Heard the one about the Victorian lesbian transvestite? Rachael Stirling is a real bodice ripper, says Camilla Long.
"I know every newspaper in the land is going to be calling us 'Greg's Dykes'," says Rachael Stirling, rolling her eyes. She's under no illusions about the stir that her role in Tipping the Velvet, a new BBC drama about a cross-dressing lesbian who trawls the underbelly of Victorian London, will cause. "But I'm proud of doing it, and it would be awful if it caused a bout of hysteria and I wasn't proud."
For Stirling, the 25-year-old daughter of Diana Rigg and building magnate Archie Stirling, the story of Nan, an impressionable oyster girl from Whitstable who falls in love with a stage ladyboy called Kitty (Keeley Hawes), is first and foremost a love story. "It's a simple coming-of-age story about a girl who falls in love — it doesn't matter really whether it's with a man or a woman." In fact, the director, Geoffrey Sax (Stirling had a part in his last BBC drama, Othello, which was also adapted by Andrew Davies), has gone to certain lengths to tone down raw sex scenes between Nan and Kitty. "In one of the scenes, he has my voice saying over it, 'It's only human nature after all.'"
The first thing that strikes you about Stirling is the curious quality of her voice. It's not exactly hoarse — too velvety for that — but it's low and kind of creamy, with a masculine timbre. Apt, considering that she spends half of Tipping the Velvet dressed as a boy, She'd wriggle out of a cream and red dress and immediately get into boys' clothing. "At the costumiers," she explains, "I got kitted out in top hat and tails — heaven."
Today, she's wearing jeans and a red chiffon top from Portobello market. She has a gentle way, swears, and says "ain't" a lot, for comic effect.

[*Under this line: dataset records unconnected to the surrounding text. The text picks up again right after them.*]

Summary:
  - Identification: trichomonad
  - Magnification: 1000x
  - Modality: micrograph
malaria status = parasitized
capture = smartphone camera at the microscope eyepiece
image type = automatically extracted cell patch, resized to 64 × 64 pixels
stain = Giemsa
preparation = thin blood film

Preparing for her role brought Stirling into contact with the ripest of Victorian erotic fantasies. "I saw some engravings that would put hardcore porn in the shade," she explains. "Fans sticking out of bottoms, double-ended dildos… but that's prohibition for you. As soon as you forbid something, it thrives."
Stirling enjoys research: she seriously mugs up on roles. "If a script about 17th-century Holland landed on my doorstep, I'd be piling up the books straight away."
She doesn't just go for frilly costume dramas. A strong believer in the Right Script, she's romped in bed with Christopher Eccleston in Othello, played a disenchanted health-food shop assistant in Helpless at the Donmar, and in her first film, Still Crazy, was the love-struck groupie. "My performance was awful," she says with good humour. "It took me 10 takes to walk through a door, but I learned a lot." She never gives up: "You have to put your life in a jar at the door for the duration of filming; and your friends mustn't mind if you don't call them for months."
In Possession, an adapation of the novel by AS Byatt, Jennifer Ehle plays a Victorian poetess in a lesbian relationship. So is Victorian lesbianism becoming trendy? "Ugh," Stirling groans. "I'd hate it to be trendy, because it only detracts."
Stirling doesn't have any grand notions of disappearing to Hollywood — indeed, coming out to interviews is our heroine's idea of a really bad day. "I'd much rather go to a speech by Tony Benn."